-------- TEXTO DEL EJERCICIO
FOTOGRAFÍAS: ÁLBUM FAMILIAR

Cuando Karolae tenía 6 años, a sus papás les dijeron que ella iba a morir antes de cumplir los 9.

—El tratamiento no está haciendo efecto. Le está dañando el corazón y los riñones. Yo no creo que viva —sentenció el doctor.

Gina, su madre, quien apenas tres o cuatro meses antes se había enterado que su hija tenía cáncer, lo miró y le dijo:

—Doctor, usted es un instrumento, pero la última palabra la tiene Dios.

—Bueno, la esperanza es lo último que se pierde —respondió él.

Todo comenzó el día que Karolae, a los 5 años, se cayó por las escaleras de su casa. Un fuerte dolor de espalda se extendió y se apoderó, poco a poco, de todo su cuerpecito; le siguió algo muy parecido a una gripe; luego comenzó a inflamarse su abdomen. En el transcurso de tres, cuatro, cinco semanas, su mamá la llevó una y otra vez a emergencias y todas las veces le dijeron que la niña tenía gripe: solo gripe.

Un día no pudo pararse más de la cama. Gina la llevó al Hospital de Niños José Manuel de los Ríos, donde le hicieron exámenes de sangre. Tras los resultados, citaron a la familia al área de oncología infantil.

Gina entró a un espacio lleno de mamás y niños: niños que tenían gorritos, poco pelo, tapabocas. Una de estas mamás, ante su desconcierto, se acercó y le dijo una frase que nunca olvidaría: “A partir de hoy vas a tener que aprender de tus lágrimas”.

Ella no entendió a qué se refería. 

Karolae tenía leucemia, pero no cualquier leucemia: era leucemia mieloide crónica, un tipo de cáncer raro, que es más común en adultos de edad avanzada y que afecta, si acaso, a 1 niño por cada 1 millón de niños cada 2 años.

Al escuchar el diagnóstico, su esposo, fuera de sí, le gritó a la doctora que estaba loca y salió del consultorio. Gina se quedó sentada, sintiéndose como envuelta en una bruma que la separaba del mundo. Se paró, con el pecho aprisionado; salió caminando como un zombi. La primera persona que se le cruzó en el camino fue un médico. Y entonces despertó del letargo, lo tomó por el cuello de la camisa, lo haló y llorando le gritó:

—Doctor, ¡dígame qué es el cáncer! 

Los años posteriores le enseñaron a toda la familia el significado del cáncer.

Todos los días, los papás de Karolae la llevaban al JM, ella pasaba al consultorio y los “vampiros”, como le decía a las enfermeras, llegaban. Primero, le tenían que pinchar un dedo para medir sus valores sanguíneos; después, si los resultados eran óptimos, le ponían el tratamiento. Ella siempre lloraba tan duro que todo el mundo se enteraba de que ella estaba ahí.
----------------
-------- DATOS DISPONIBLES
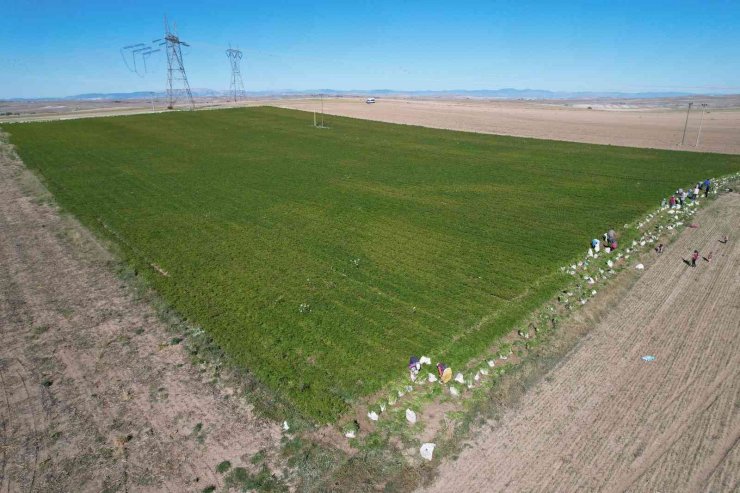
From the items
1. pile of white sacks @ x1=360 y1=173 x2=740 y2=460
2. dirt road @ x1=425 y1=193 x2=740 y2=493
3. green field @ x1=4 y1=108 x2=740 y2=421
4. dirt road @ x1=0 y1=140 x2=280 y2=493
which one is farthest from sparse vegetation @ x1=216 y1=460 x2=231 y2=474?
dirt road @ x1=425 y1=193 x2=740 y2=493

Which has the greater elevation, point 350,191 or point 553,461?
point 350,191

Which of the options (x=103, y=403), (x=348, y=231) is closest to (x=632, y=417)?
(x=103, y=403)

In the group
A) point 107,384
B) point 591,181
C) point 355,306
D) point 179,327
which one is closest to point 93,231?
point 179,327

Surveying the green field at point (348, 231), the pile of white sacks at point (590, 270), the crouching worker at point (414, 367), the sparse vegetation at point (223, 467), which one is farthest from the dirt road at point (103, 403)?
the crouching worker at point (414, 367)

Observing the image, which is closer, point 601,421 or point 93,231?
point 601,421

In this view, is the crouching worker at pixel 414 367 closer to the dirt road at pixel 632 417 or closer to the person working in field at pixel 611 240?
the dirt road at pixel 632 417

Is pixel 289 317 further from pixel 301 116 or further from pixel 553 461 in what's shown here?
pixel 301 116

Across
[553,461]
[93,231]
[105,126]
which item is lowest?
[553,461]

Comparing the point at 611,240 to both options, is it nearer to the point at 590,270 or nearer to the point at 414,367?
the point at 590,270
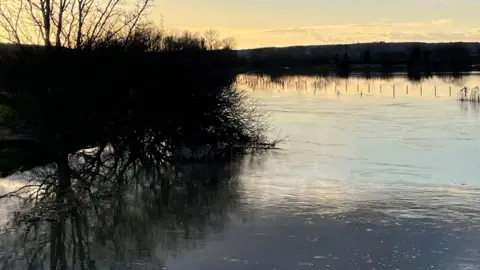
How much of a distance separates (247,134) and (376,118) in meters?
----------------
◆ TAREAS POR REALIZAR ◆
#1 Reescribe en forma de lista el párrafo del relato sobre Karolae que comienza con "Todo comenzó el día que", conservando sus datos principales.
#2 Contesta brevemente estas preguntas según el relato sobre Karolae:
(a) ¿Qué edad tenía Karolae cuando a sus papás les dijeron que iba a morir antes de cumplir los 9?
(b) ¿En qué hospital le hicieron a Karolae los exámenes de sangre?
(c) ¿Cómo llamaba Karolae a las enfermeras?
#3 Devuelve sin cambios la parte del relato sobre Karolae que empieza con las palabras "FOTOGRAFÍAS: ÁLBUM FAMILIAR" y termina con "pierde —respondió él.".

◆ SOLUCIONES ◆
#1
- A los 5 años, Karolae se cayó por las escaleras de su casa.
- Un fuerte dolor de espalda se extendió poco a poco por todo su cuerpo.
- Luego tuvo algo muy parecido a una gripe y se le inflamó el abdomen.
- Durante tres a cinco semanas, su mamá la llevó una y otra vez a emergencias, y siempre le dijeron que solo tenía gripe.

#2
(a) Tenía 6 años.
(b) En el Hospital de Niños José Manuel de los Ríos.
(c) Las llamaba "vampiros".

#3
FOTOGRAFÍAS: ÁLBUM FAMILIAR

Cuando Karolae tenía 6 años, a sus papás les dijeron que ella iba a morir antes de cumplir los 9.

—El tratamiento no está haciendo efecto. Le está dañando el corazón y los riñones. Yo no creo que viva —sentenció el doctor.

Gina, su madre, quien apenas tres o cuatro meses antes se había enterado que su hija tenía cáncer, lo miró y le dijo:

—Doctor, usted es un instrumento, pero la última palabra la tiene Dios.

—Bueno, la esperanza es lo último que se pierde —respondió él.